Do you have any more information on how that all occurred? There must be a lot of internet ink spilled on that subject. I suppose I should look into it. All I remember about the rise and decline of the Tea Party was that we got a bunch of Republicans elected to the House in 2010, and then the Occupiers began to get a lot of press, and the Tea Party was no longer such a big story. Or maybe people were just done protesting, thinking they had accomplished the goal by "winning" the House.
Another glaring lacuna in my fund of knowledge, that I ought to fill.
It's power was also it's weakness.
The Tea Party was so genuinely grassroots, it had no leadership or any mechanism to say who or what was "Tea Party" and who and what was not.
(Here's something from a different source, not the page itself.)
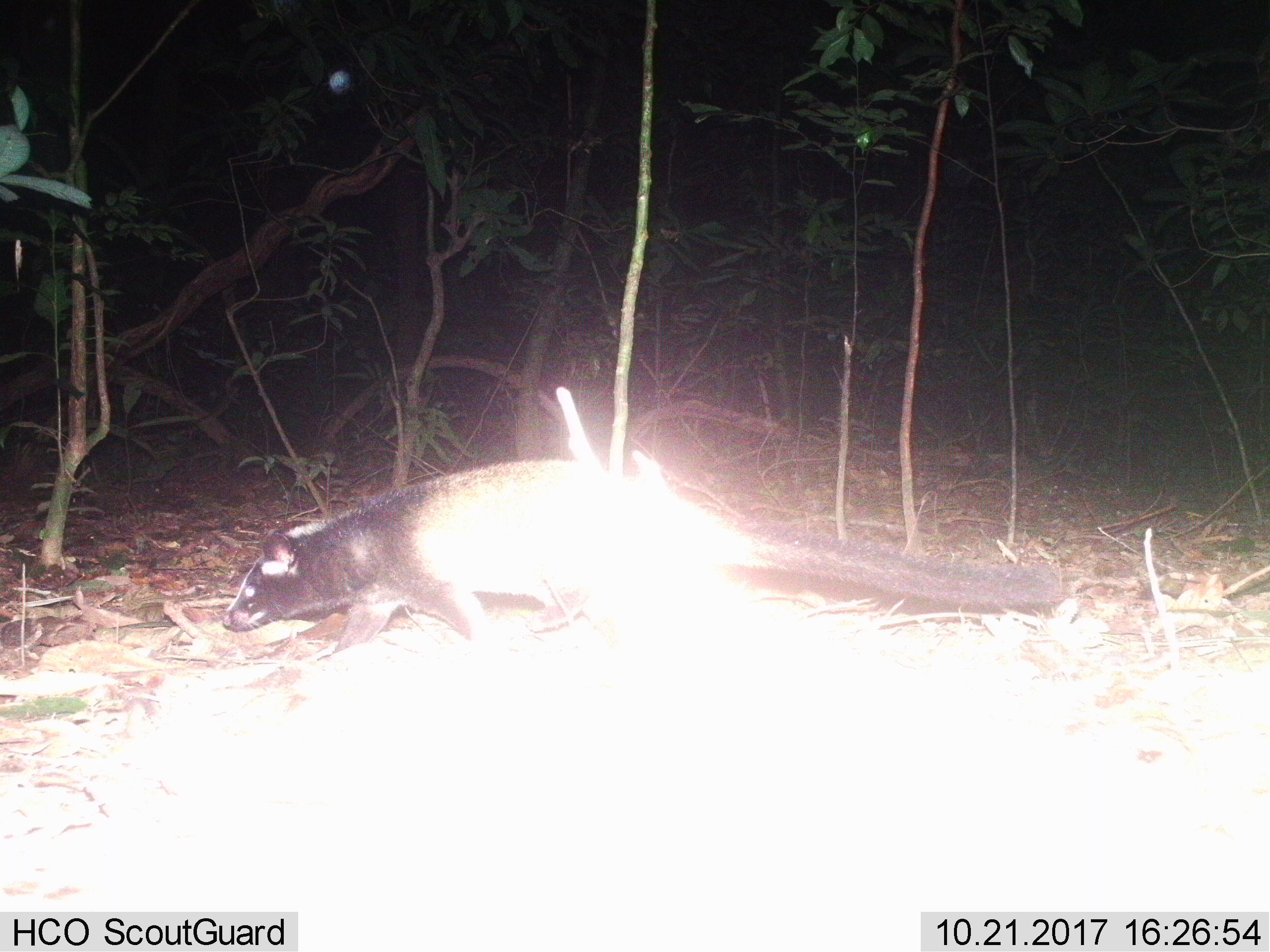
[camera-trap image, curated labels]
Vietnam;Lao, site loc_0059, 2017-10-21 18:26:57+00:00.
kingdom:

There was no central comitte or leader to declare something genuine Tea Party or a pretender.
All sorts of GOPe, big-gov "We just spend 5% less than Democrats"-type socons were able to try and co-opt it with any sort of "outsider" status in any election, or position of punditry where their ability to pose as such wasn't completely laughable. And worse, the Left was able to also do the same, and define whatever boogeyman they wanted to as being "Tea Party" as well.
And it's to the point that the entire concept of what was "Tea Party" got so muddied and diluted at the same time, it kind of fell apart.
I even know a lot of more liberty-cons, moderate-cons and others who turn up their nose at "Tea Party" now because both the confusion, and the demonization have penetrated to the point they believe it's Lyndon LaRouche, Family Research Council, and John Bircher stuff now.
Hell, Rubio WAS one of the biggest Tea Party movement candidates, where he challenged Christ, and ousted him. Now a bunch of the electorate views him like he's almost as GOPe as Jeb!
Further, I think you're right. The grassroots Tea Party kind of faded out at the same time after '12, once Obama won his second term and the GOP primary process failed to bend to Tea Party desires and chose Romney. And yeah, as the GOP got control of Congress, there just wasn't that much to fight over anymore until now. And some of that angst, what was left has been sucked up by Trump.
That's at least my gut-level impressions of how it devolved.